::: Input material

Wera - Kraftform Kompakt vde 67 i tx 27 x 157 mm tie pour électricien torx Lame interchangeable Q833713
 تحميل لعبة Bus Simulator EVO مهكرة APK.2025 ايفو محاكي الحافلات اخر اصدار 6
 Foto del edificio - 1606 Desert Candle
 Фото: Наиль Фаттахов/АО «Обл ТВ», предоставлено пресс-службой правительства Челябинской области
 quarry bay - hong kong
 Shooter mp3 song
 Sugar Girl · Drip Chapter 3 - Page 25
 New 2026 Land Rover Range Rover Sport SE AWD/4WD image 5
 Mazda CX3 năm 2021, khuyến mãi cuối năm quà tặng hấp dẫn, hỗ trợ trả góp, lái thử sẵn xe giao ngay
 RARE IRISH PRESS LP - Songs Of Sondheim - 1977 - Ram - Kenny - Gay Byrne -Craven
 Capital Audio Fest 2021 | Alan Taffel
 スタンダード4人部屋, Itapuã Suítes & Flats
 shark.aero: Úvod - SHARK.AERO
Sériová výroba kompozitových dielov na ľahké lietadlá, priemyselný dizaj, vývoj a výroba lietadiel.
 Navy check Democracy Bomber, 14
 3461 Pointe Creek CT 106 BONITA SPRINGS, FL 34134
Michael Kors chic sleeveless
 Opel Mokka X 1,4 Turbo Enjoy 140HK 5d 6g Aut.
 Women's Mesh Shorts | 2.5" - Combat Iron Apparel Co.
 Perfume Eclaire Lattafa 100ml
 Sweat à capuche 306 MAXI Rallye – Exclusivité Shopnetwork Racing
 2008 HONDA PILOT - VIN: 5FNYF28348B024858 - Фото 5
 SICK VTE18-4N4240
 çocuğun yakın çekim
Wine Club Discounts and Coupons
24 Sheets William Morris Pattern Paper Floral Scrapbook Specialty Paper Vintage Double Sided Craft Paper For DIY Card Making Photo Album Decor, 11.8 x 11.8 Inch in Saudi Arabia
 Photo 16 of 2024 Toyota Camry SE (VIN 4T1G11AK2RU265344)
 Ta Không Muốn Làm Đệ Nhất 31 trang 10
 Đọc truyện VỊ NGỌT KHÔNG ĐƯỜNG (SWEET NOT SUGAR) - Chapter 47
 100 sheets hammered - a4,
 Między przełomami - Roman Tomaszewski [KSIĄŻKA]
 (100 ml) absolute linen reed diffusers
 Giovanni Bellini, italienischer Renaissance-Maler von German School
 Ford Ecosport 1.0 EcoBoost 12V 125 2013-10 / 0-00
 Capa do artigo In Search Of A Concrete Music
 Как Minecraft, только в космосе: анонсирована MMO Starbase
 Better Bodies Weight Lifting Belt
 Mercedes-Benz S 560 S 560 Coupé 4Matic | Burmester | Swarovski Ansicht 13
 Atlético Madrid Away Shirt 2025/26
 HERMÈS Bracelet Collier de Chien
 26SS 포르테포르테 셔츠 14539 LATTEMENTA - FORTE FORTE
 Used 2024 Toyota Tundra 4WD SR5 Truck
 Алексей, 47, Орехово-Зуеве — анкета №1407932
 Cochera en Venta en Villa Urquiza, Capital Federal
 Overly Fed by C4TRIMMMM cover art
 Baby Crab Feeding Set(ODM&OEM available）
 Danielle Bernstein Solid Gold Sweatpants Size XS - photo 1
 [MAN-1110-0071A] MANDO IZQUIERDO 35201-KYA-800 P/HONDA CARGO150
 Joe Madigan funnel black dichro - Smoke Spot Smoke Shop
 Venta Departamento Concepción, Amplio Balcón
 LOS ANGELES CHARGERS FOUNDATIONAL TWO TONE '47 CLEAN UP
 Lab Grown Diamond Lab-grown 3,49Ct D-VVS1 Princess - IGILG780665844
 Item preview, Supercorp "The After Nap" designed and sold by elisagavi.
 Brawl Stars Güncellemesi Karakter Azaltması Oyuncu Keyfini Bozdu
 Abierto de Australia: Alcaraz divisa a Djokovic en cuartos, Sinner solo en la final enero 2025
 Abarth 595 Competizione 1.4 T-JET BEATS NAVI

::::::

The required answer is the run of lines above, starting at the line with "スタンダード4人部屋, Itapuã Suítes & Flats" and ending at the line with "SICK VTE18-4N4240", reproduced exactly with both ends.

 スタンダード4人部屋, Itapuã Suítes & Flats
 shark.aero: Úvod - SHARK.AERO
Sériová výroba kompozitových dielov na ľahké lietadlá, priemyselný dizaj, vývoj a výroba lietadiel.
 Navy check Democracy Bomber, 14
 3461 Pointe Creek CT 106 BONITA SPRINGS, FL 34134
Michael Kors chic sleeveless
 Opel Mokka X 1,4 Turbo Enjoy 140HK 5d 6g Aut.
 Women's Mesh Shorts | 2.5" - Combat Iron Apparel Co.
 Perfume Eclaire Lattafa 100ml
 Sweat à capuche 306 MAXI Rallye – Exclusivité Shopnetwork Racing
 2008 HONDA PILOT - VIN: 5FNYF28348B024858 - Фото 5
 SICK VTE18-4N4240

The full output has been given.